Monty Python and the Holy Grail
A new use for cocoanuts!
Some films are destined to become part of cinematic history, woven into everyday life despite their oddball flavor. Monty Python and the Holy Grail is one of those unusual escapades that is still quoted and alluded to years after its 1975 release.
Based on a British TV show that ran in England from 1969-1974 and debuted in the United States in 1974, Monty Python is the creative work of six imaginative comedians. Using their talents as sketch artists, they wrote the script as well as acted (in numerous roles) in this unconventional tale about the famous King Arthur. Two members of the group, Terry Gilliam and Terry Jones, also directed the production.
Hoofing his way across the lush countryside, King Arthur (Graham Chapman) is followed by his trusty squire who improvises the sound of horse's hooves with a couple of hollow coconut shells. On the way, the duo meet a peculiar assortment of peasants that give little heed to their royal sire. Luckily, Arthur is able to round up a few good knights to join him at his Round Table.

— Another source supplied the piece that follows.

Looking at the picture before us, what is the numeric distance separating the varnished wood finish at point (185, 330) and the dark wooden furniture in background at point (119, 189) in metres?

However, on the way to Camelot, the King and his loyal men receive a rather irreverent visit from God who sends them on a quest for the Holy Grail. Deciding it will be faster to find the sacred artifact if they all split up, the men go their separate ways, allowing for a series of episodic tales of their adventures.
Each one is tempted by a trial that seems particularly fitting for them. The Not-So-Brave Sir Robin (Eric Idle) comes face to face with a three-headed knight that threatens to kill him just for spite. Sir Galahad the Pure (Michael Palin) is seduced by a castle full of pretty young girls who attempt to take away his chastity by inviting him to indulge in various sexual activities. Brave Sir Lancelot's (John Cleese) quick-thinking actions get him in trouble when he rashly slashes his way through a wedding party in order to rescue a captive held in a tower room. Even King Arthur's noble patience is tried by the relentless chatter of his own countrymen, as well as some rude French soldiers.
Mixing animation, musical numbers and scenes of complete nonsense, the film's humor is frequently based on wildly inane situations and dialogue that includes bathroom-type jokes, rude name-calling, profanities and occasional slurs. Violent acts are often portrayed in a slapstick fashion, although the numerous injuries inflicted by swords often spurt copious amounts of blood, leaving victims soaked in the red stuff and the body count rising.
With only a meager budget, the producers relied on crewmembers and curious bystanders to enhance the size of the cast. The film paid off for some of the actors whose careers were propelled onward and upward by their efforts. However, parents will have to decide if the British humor and the absurd antics in this cult favorite are appropriate for their family's funny bone.